### Work instructions
Please continue the article about the Norte de Santander and City of Cucutá Museum, below, from the point where it stops.

[Opening Page text section]

Norte de Santander and City of Cucutá Museum
- Established: December 14, 2011; 13 years ago
- Location: Cucutá, Colombia
- Coordinates: 7°53′00″N 72°29′58″W﻿ / ﻿7.883444°N 72.499447°W
- Type: Art museum
- Website: www.museonortedesantander.com

= Norte de Santander and City of Cucutá Museum =

The Norte de Santander and City of Cucutá Museum (Spanish: Museo Norte de Santander y Ciudad de Cucutá) is a museum located in northeastern Colombia. The museum is in charge of exhibiting art and photographs of the department of Norte de Santander. The museum is dedicated to preserving the regional heritage.

== History ==
The museum is managed by the Norte de Santander and City of Cúcuta Foundation, which was created in 2006. In 2010, the government gave a building to the Foundation, the building was an old house of the brothers Carlos and Sofia Ferrero during that year, the building was in poor condition, in 2011 began the remodeling of the building, in which 60 million Colombian pesos were contributed by the Departmental Government and an additional 70 million by regional companies. In December 2021, it opened for the first time. In 2014, the museum implemented a Film Club program. In August 2021, members of the museum participated in the Colombian Bicentennial Commemoration event in Villa del Rosario.

[Closing Page text section]
[Opening Given information section]

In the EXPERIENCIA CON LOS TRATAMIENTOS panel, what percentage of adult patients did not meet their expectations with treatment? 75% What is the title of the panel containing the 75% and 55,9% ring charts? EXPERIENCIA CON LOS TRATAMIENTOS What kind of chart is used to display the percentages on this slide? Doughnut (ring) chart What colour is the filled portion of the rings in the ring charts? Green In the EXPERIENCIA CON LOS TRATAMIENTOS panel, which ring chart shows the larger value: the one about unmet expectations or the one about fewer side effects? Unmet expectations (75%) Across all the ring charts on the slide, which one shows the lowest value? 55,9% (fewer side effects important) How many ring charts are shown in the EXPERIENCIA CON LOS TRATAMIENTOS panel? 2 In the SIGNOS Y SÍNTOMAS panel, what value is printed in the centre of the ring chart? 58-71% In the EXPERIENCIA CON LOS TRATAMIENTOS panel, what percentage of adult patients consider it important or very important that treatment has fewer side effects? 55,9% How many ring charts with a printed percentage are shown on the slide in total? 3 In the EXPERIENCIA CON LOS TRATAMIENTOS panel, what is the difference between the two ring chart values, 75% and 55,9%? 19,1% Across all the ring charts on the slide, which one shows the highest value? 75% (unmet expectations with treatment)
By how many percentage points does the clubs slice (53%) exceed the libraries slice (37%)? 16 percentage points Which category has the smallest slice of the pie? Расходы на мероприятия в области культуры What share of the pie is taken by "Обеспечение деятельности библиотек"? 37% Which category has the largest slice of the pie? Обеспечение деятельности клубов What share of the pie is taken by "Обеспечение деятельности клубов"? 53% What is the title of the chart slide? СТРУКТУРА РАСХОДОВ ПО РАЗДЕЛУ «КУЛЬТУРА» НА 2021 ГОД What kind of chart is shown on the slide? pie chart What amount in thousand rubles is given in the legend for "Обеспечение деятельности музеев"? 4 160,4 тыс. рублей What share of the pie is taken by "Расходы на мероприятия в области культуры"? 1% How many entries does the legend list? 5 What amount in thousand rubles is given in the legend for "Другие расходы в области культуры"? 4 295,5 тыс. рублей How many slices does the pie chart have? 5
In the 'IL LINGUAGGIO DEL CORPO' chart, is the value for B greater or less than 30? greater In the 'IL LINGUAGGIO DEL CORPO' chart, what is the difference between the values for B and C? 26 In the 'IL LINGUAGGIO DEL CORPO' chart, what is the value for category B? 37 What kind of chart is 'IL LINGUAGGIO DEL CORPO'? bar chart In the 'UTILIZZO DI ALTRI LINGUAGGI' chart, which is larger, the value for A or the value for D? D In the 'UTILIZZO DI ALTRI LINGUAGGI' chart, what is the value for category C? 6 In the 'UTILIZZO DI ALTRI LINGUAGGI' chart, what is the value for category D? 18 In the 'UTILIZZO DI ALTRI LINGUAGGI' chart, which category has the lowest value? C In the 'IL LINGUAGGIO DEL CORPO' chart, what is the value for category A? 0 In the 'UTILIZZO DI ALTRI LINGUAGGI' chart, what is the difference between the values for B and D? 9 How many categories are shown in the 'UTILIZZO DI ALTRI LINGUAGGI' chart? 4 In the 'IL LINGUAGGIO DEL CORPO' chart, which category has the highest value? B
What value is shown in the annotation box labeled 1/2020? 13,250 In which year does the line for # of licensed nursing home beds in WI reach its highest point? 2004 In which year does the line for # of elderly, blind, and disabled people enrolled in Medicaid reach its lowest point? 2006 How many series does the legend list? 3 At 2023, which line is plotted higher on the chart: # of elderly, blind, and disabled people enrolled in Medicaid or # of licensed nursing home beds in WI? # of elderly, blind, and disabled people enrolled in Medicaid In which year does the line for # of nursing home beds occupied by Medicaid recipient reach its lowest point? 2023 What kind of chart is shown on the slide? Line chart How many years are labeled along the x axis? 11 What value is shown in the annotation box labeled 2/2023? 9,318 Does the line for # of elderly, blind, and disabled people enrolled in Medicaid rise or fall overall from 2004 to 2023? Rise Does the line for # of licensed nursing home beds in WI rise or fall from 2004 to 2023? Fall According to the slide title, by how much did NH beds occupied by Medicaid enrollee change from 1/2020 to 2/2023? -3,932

[Closing Given information section]

### Task answer
== Collections ==
The museum contains a collection of paintings and sculptures. The museum contains commercial writings and an act of foundation of the railroad of Cucutá, in addition the museum has a collection of letters, documents, newspapers, that great part are of the XIX century. In addition, the museum contains archaeological pieces from pre-Hispanic times. As well as objects from the XIV and XX centuries such as crockery, musical instruments, clothing and furniture. The museum contains photographs and maps about the development of the city of Cucutá. In 2016, the exhibition "Cucutá, infinite city" was presented in which photographs of Cucutá were exhibited, as well as photographs of the municipalities of the Metropolitan Area such as El Zulia, Los Patios, Puerto Santander, San Cayetano and Villa del Rosario, in this exhibition included works by Wilmer Leonardo Useché, Israel Cerón Murillo and Freeman Valencia Zúñiga. In 2019, the museum presented the exhibition "es_ta_do_na_ción", which deals with artistic expressions of political organization since the 17th century as well as ideas of nationhood and the collapse of contemporaneity. During this 2019 exhibition, Glenda León, Núria Güell, Timea Oravecz, Khaled Jarrar, Mohamed Arejdal, Alan Carrasco and Wilmer Useche participated. In 2021, ceramics by the artist Belén de Roma that were worked on six years ago were exhibited, among his works exhibited was the Hecuba Wheel. During the confinement of the Covid-19 pandemic, the museum acquired 60 pieces of art.